PROBLEM STATEMENT:
Each entry that follows is to be duplicated exactly, without its images.

DATA FOR THIS EXERCISE:
_ _ _ _ _ _ _

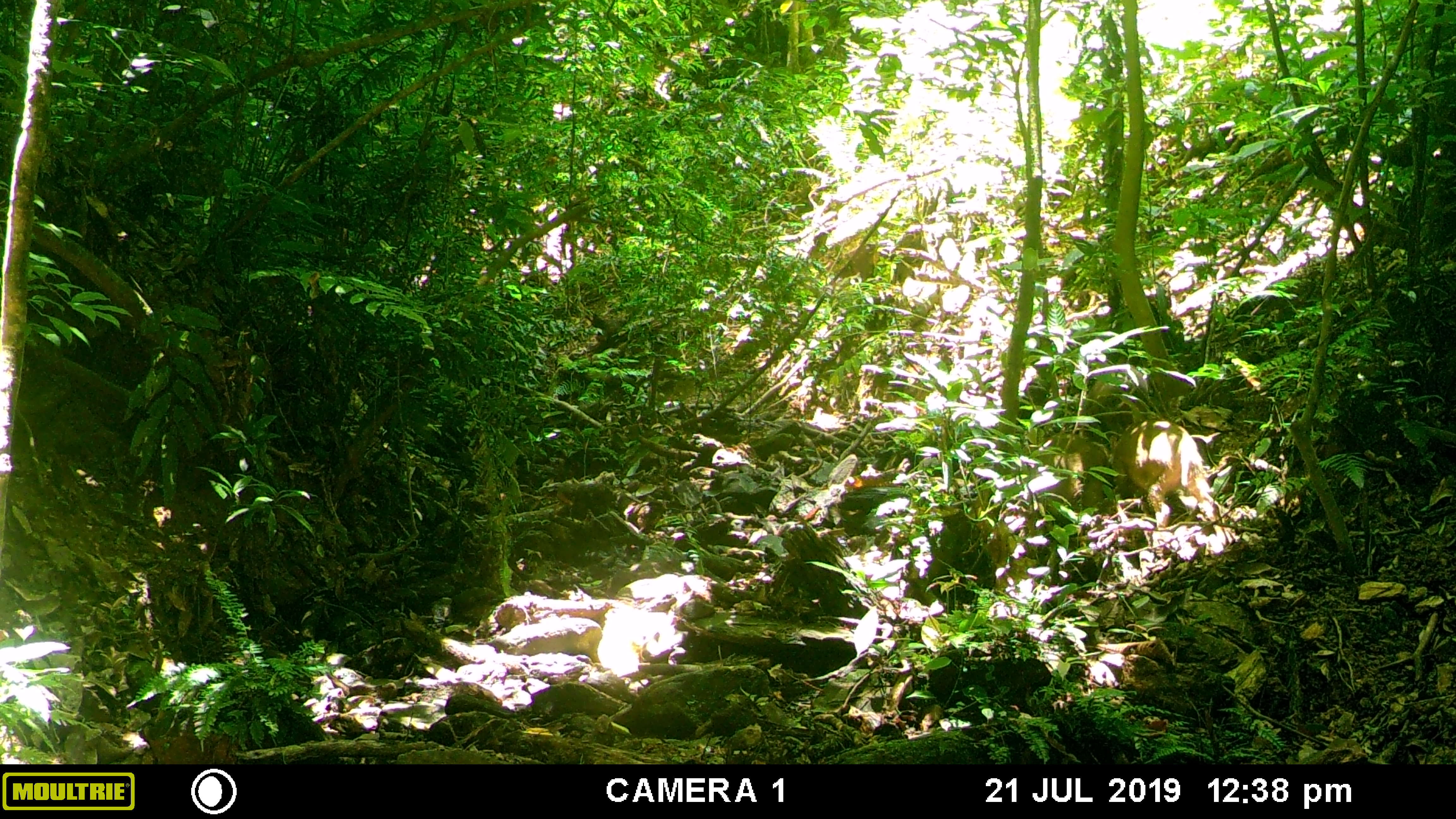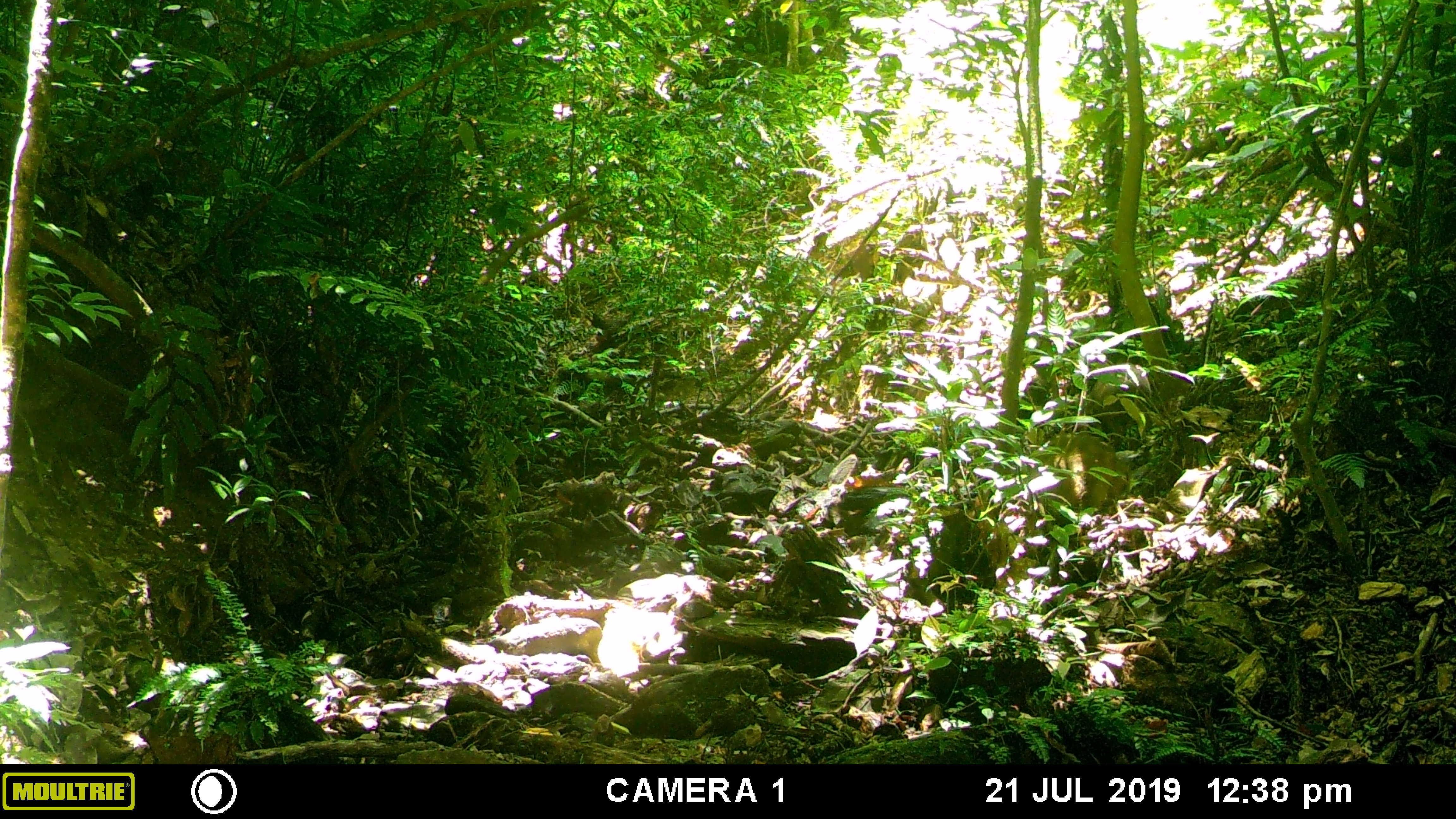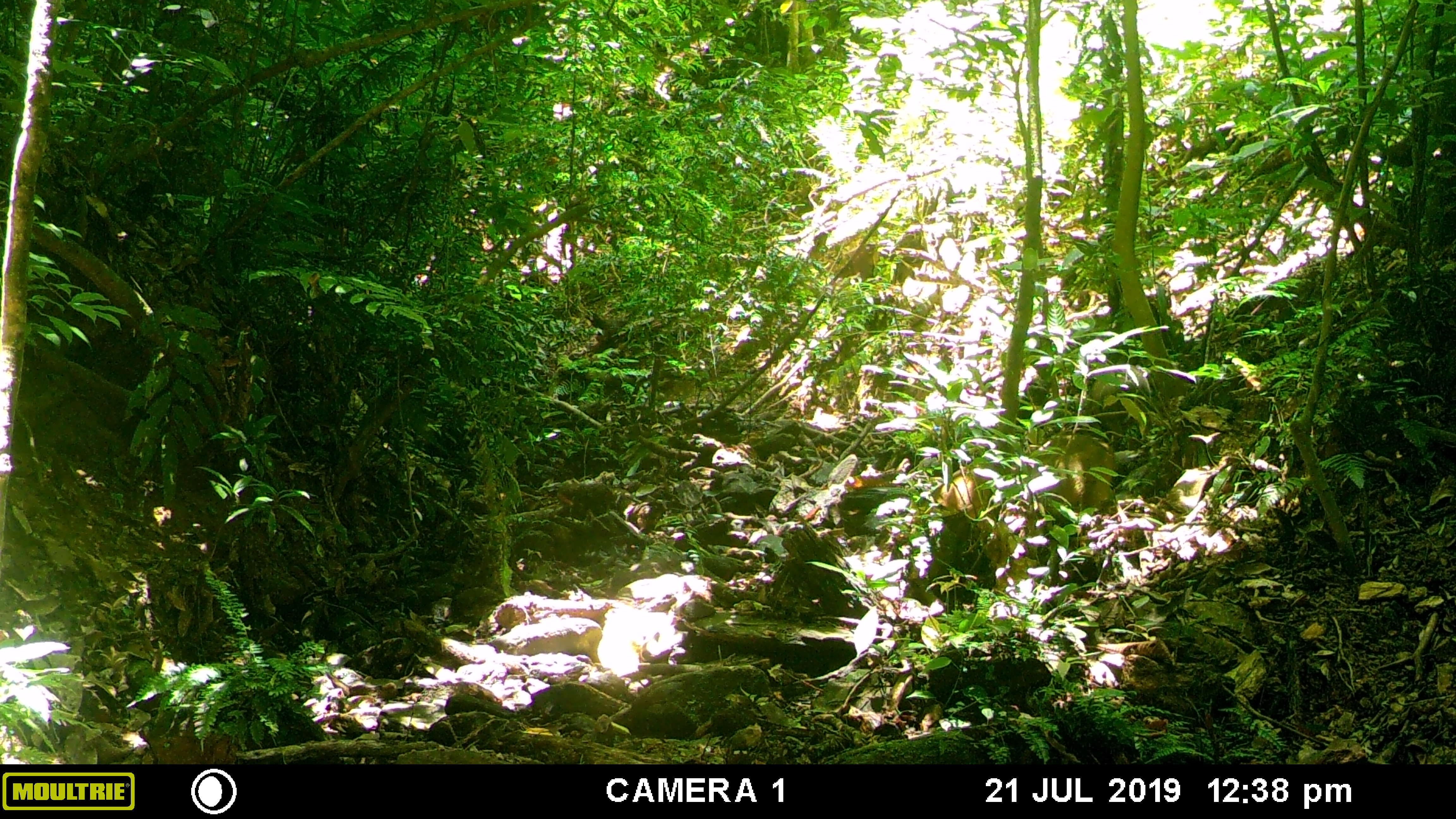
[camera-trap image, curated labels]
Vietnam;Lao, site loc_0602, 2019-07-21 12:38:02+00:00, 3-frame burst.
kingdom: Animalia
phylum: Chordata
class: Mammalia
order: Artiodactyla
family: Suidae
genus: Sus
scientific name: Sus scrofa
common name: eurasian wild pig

_ _ _ _ _ _ _

TASK RESPONSE:
[camera-trap image, curated labels]
Vietnam;Lao, site loc_0602, 2019-07-21 12:38:02+00:00, 3-frame burst.
kingdom: Animalia
phylum: Chordata
class: Mammalia
order: Artiodactyla
family: Suidae
genus: Sus
scientific name: Sus scrofa
common name: eurasian wild pig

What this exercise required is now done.